I walked into the dining room for the hundredth, thousandths, millionth time. The restaurant I loved. The Mexican gentlemen carting carpet out the door. The faded, bunched up red and blue rolled up and hauled off. The dining room closed for the day as new paint and ceiling tiles took the place of the mirrored panels and yellowed skylight which stood there for twenty years without shame or repair. I didn't get to say good bye. My little pizza joint grew up. The time went too fast.

My homeland, my pizza you're on your own now, but you always were. I watched you change these years with only minimal impact. An impact none the less which I can take pride in.
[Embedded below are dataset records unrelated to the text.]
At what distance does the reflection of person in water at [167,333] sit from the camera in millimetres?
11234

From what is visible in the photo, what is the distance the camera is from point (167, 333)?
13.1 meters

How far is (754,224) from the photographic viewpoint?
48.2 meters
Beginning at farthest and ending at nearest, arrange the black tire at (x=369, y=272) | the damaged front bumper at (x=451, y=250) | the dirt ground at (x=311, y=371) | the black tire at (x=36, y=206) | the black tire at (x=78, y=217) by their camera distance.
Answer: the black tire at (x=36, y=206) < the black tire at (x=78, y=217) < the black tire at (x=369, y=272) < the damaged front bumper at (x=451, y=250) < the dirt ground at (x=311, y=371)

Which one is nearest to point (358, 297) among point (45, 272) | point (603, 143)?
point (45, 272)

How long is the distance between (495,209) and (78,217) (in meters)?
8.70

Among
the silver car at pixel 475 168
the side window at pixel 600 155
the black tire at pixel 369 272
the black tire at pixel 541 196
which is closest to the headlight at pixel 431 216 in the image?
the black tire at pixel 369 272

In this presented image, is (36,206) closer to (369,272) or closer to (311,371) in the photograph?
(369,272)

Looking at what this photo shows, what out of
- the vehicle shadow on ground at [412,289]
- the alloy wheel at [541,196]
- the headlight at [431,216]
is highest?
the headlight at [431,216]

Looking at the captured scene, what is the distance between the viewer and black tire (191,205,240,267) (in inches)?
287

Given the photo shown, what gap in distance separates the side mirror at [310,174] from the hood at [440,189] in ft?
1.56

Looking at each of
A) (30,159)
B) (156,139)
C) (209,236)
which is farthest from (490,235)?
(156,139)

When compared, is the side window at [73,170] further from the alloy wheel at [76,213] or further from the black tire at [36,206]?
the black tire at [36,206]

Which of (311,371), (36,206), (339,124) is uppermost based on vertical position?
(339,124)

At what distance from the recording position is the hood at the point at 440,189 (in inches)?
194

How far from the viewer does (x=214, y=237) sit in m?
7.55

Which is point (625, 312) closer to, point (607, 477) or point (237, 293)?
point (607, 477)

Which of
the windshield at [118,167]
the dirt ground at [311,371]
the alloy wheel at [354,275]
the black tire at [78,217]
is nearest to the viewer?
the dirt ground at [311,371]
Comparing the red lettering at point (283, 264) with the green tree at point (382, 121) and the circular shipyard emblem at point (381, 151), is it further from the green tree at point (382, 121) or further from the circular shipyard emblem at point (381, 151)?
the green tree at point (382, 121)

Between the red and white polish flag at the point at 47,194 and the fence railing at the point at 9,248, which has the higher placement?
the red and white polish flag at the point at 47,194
"What will I come home to?" is the question hanging over 2009. Who will still be there? Where will the others go? Who will be in school? Who will drop out, vomit, smoke or die? As I sit halfway around the world I hope I did the right thing and I know I didn't do the wrong thing.

Sunday, January 4, 2009

The Food Here

Some time ago I decided it was a good idea to gain some weight before Peace Corps.
My goal was to gain twenty pounds before being shipped off to Russia based on the assumption I would be in mortal peril if my current frame became any leaner. So I ate and I ate. Even when I didn't want to. When stressed or lethargic I crammed something down my throat.

Slowly but surely over the course of a month I added an extra five pounds. I was quite elated by this. I was on the road to filling out six years after puberty. I kept on eating until the Avalon offer came on the table.
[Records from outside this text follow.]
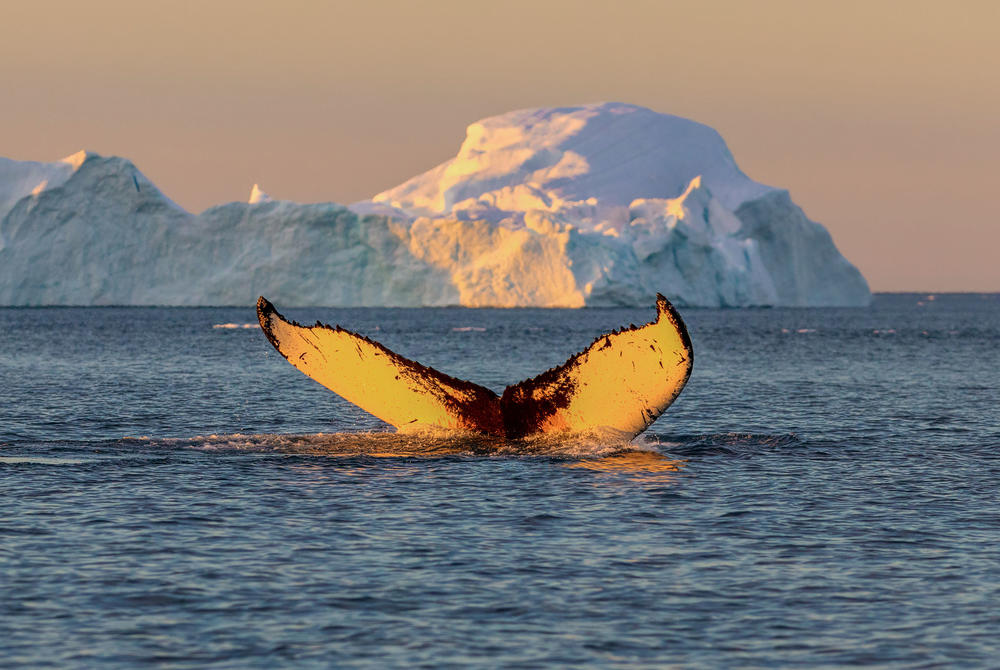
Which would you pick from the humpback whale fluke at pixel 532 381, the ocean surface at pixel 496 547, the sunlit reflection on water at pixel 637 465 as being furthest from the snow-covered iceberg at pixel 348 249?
the humpback whale fluke at pixel 532 381

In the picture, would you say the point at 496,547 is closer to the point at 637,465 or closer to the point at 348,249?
the point at 637,465

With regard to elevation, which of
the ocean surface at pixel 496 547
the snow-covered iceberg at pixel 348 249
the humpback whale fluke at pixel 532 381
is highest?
the snow-covered iceberg at pixel 348 249

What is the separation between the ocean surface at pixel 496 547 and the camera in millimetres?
8336

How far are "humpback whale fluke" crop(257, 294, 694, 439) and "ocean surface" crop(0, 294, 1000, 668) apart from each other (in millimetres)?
761

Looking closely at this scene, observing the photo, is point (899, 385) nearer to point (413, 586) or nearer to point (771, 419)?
point (771, 419)

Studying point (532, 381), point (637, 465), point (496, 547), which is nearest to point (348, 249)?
point (637, 465)

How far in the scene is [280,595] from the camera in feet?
31.0

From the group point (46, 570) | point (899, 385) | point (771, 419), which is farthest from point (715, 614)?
point (899, 385)

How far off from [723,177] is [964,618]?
109994mm

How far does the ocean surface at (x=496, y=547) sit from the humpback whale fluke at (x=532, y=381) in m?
0.76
Within a week of my arrival I lost those five pounds.

Things were leaking out of me for days. If I can expel a liquid I have done it in this nation. First it was the cold. Snot coming out of my nose, snorted up and spit out. On my bed, on my floor, on my clothes. Then it was the diarrhea. The food initially reacted poorly with my Americanized digestive track. Every time I took a shit there was some bizarre concoction in the toilet. More a kin to fireworks than human waste. I still have yet to make a completely solid deposit over here.
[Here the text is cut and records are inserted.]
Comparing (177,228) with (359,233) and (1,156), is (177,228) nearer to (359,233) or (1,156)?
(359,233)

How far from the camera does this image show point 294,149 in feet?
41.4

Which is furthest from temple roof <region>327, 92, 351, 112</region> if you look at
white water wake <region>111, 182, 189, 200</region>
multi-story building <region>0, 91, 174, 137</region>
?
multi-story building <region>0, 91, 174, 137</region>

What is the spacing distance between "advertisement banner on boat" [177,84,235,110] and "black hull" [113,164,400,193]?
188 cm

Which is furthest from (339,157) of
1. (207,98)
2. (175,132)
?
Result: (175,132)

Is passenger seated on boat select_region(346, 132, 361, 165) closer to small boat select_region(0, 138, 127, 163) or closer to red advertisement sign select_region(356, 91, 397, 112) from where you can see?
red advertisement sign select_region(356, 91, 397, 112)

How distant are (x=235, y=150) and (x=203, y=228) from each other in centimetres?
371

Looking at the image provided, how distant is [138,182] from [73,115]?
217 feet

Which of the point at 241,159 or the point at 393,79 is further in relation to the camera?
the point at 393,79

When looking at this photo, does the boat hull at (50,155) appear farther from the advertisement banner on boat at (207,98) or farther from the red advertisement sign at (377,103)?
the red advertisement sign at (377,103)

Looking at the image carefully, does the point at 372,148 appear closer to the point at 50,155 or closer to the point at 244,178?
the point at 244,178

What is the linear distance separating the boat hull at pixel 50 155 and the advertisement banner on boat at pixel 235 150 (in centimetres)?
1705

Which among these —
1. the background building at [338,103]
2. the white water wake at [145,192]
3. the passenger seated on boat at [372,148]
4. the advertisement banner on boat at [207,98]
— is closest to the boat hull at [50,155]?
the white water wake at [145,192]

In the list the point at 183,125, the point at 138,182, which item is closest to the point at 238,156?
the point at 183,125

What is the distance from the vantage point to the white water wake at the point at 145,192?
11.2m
But my favorite was the food poisoning. Some subway green peppers incapacitated me for a day. After a night of drinking and drunk food I expelled the contents of my stomach in too desperate bursts. The pink slime of the former Southwest Sauce burns. More than the vodka, the sandwich sauce expulsion was pure, unadulterated agony. When it was all said and done I think I threw up about seven thousand calories.

My precious bodily fluids have been affected profoundly by the food even in this very westernized country. Me, the man who ate four packages of pesticide-coated morning glory seeds and didn't vomit.

I leave you with the words of the prophet:

"If we have learned anything in this life it's that the more drugs you do, the better time you have."